-------- QUOTED PASSAGE --------

This repository comes a along with the paper Explaining the Effects of Clouds on Remote Sensing Scene Classification published in the IEEE Journal of Selected Topics in Applied Earth Observations and Remote Sensing.
This repository has been tested under Python 3.8.8 in a unix development environment.
For a setup, clone the repository and cdto the root of it.
Create a new environment and activate it, for instance, on unix via
python -m venv venv && source venv/bin/activate
Then install the needed packages via:
pip install --upgrade pip
pip install -r requirements.txt
The repository builds up on pre-trained neural networks for land cover classification, trained on the cloud-free version of the SEN12MS data set. The training pipline and pre-trained networks are available here: https://github.com/schmitt-muc/SEN12MS
The repository contains the following components to evaluate Neural Networks trained for classification on the SEN12MS data set:
- Computation of the sample-wise cloud-coverage for samples from SEN12MS-CR.
- Computation of classification performances on cloudy and clear samples from SEN12MS-CR and SEN12MS.
- Evaluation of the classification performance for different levels of cloud coverage.
- Evaluations of the capability to detect high cloud coverage based on the network output.
- Evaluation and Visualization of saliency maps generated with GradCam for clear and cloudy images.
The cloud coverage of the samples in the SEN12MSCR data set can be done by:
python ./DataPreparation/compute_cloud_coverage.py --data_root_path ./ROOT/OF/SEN12MSCR \
[--save_pkl_path './pkl_files/cloud_coverage.pkl']
The results are stored in a pickle file given as --save_pkl_path argument.
The band statistics are computed class-wise over a given data split. The pickle files containing the label information and the data split for the cloudy subset of the original test set can be found in ./DataHandling/DataSplits, which is also set as a default parameter.
The band statistics can be computed in the following way:
python ./DataPreparation/compute_band_statistics.py --data_root_path ./ROOT/OF/SEN12MSCR \
[--label_split_dir './DataHandling/DataSplits' \
--cloud_cover_pkl './pkl_files/cloud_coverage.pkl' \
--save_pkl_path './pkl_files/band_stats.pkl' ]
The file passed in --cloud_cover_pkl is the output of ./DataPreparation/compute_cloud_coverage.py and the results are again stored in a pickle file given as --save_pkl_path argument.

-------- LISTED RECORDS --------

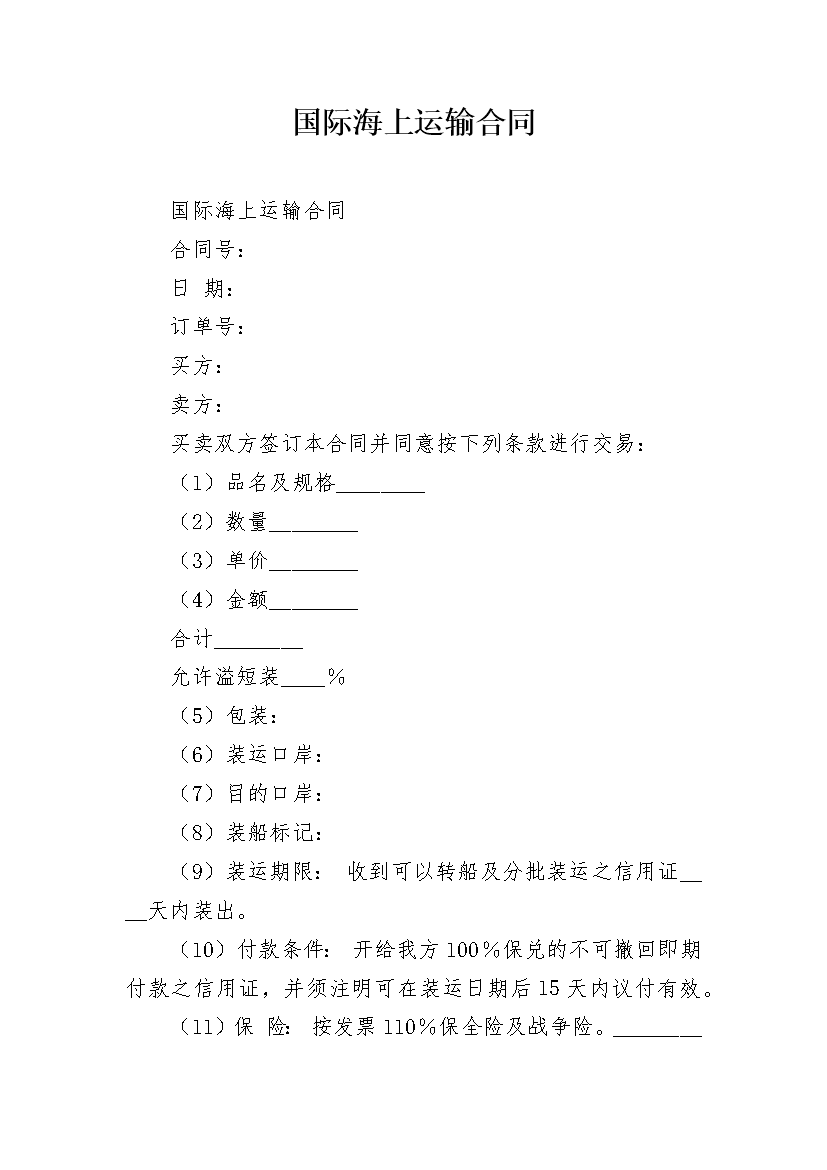 国际海上运输合同

国际海上运输合同

合同号：

日 期：

订单号：

买方：

卖方：

买卖双方签订本合同并同意按下列条款进行交易：

（1）品名及规格________

（2）数量________

（3）单价________

（4）金额________

合计________

允许溢短装____%

（5）包装：

（6）装运口岸：

（7）目的口岸：

（8）装船标记：

（9）装运期限： 收到可以转船及分批装运之信用证____天内装出。

（10）付款条件： 开给我方100%保兑的不可撤回即期付款之信用证，并须注明可在装运日期后15天内议付有效。

（11）保 险： 按发票110%保全险及战争险。________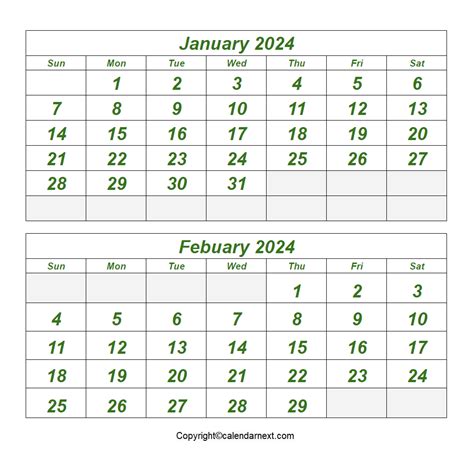 January 2024

| Sun | Mon | Tue | Wed | Thu | Fri | Sat |
|---|---|---|---|---|---|---|
| | 1 | 2 | 3 | 4 | 5 | 6 |
| 7 | 8 | 9 | 10 | 11 | 12 | 13 |
| 14 | 15 | 16 | 17 | 18 | 19 | 20 |
| 21 | 22 | 23 | 24 | 25 | 26 | 27 |
| 28 | 29 | 30 | 31 | | | |
| | | | | | | |

Febuary 2024

| Sun | Mon | Tue | Wed | Thu | Fri | Sat |
|---|---|---|---|---|---|---|
| | | | | 1 | 2 | 3 |
| 4 | 5 | 6 | 7 | 8 | 9 | 10 |
| 11 | 12 | 13 | 14 | 15 | 16 | 17 |
| 18 | 19 | 20 | 21 | 22 | 23 | 24 |
| 25 | 26 | 27 | 28 | 29 | | |

Copyright©calendarnext.com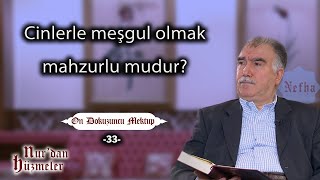 Cinlerle meşgul olmak mahzurlu mudur?

Nefha

On Dokuzuncu Mektup

-33-

Nur'dan Hüzmeler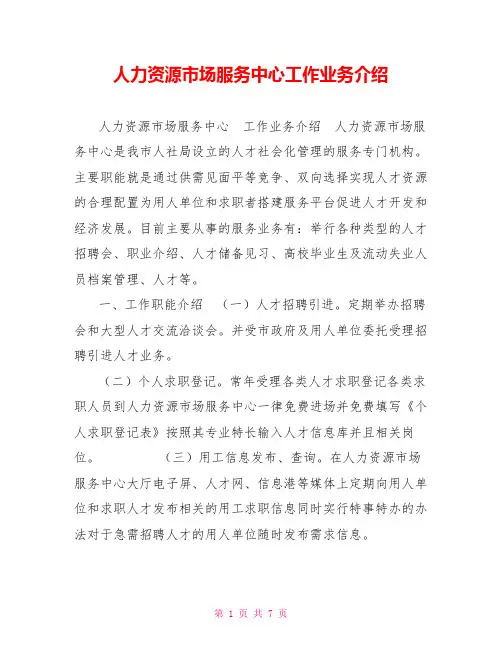 人力资源市场服务中心工作业务介绍

人力资源市场服务中心　工作业务介绍　人力资源市场服务中心是我市人社局设立的人才社会化管理的服务专门机构。主要职能就是通过供需见面平等竞争、双向选择实现人才资源的合理配置为用人单位和求职者搭建服务平台促进人才开发和经济发展。目前主要从事的服务业务有：举行各种类型的人才招聘会、职业介绍、人才储备见习、高校毕业生及流动失业人员档案管理、人才等。

一、工作职能介绍　（一）人才招聘引进。定期举办招聘会和大型人才交流洽谈会。并受市政府及用人单位委托受理招聘引进人才业务。

（二）个人求职登记。常年受理各类人才求职登记各类求职人员到人力资源市场服务中心一律免费进场并免费填写《个人求职登记表》按照其专业特长输入人才信息库并且相关岗位。　　（三）用工信息发布、查询。在人力资源市场服务中心大厅电子屏、人才网、信息港等媒体上定期向用人单位和求职人才发布相关的用工求职信息同时实行特事特办的办法对于急需招聘人才的用人单位随时发布需求信息。

第 1 页 共 7 页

--------

● TO DO
Transcribe the portion of the cloud-classification repository text above, starting with "- Evaluation of" and going on through "are stored in a pickle file given as --save_pkl_path argument.".

● ANSWER
- Evaluation of the classification performance for different levels of cloud coverage.
- Evaluations of the capability to detect high cloud coverage based on the network output.
- Evaluation and Visualization of saliency maps generated with GradCam for clear and cloudy images.
The cloud coverage of the samples in the SEN12MSCR data set can be done by:
python ./DataPreparation/compute_cloud_coverage.py --data_root_path ./ROOT/OF/SEN12MSCR \
[--save_pkl_path './pkl_files/cloud_coverage.pkl']
The results are stored in a pickle file given as --save_pkl_path argument.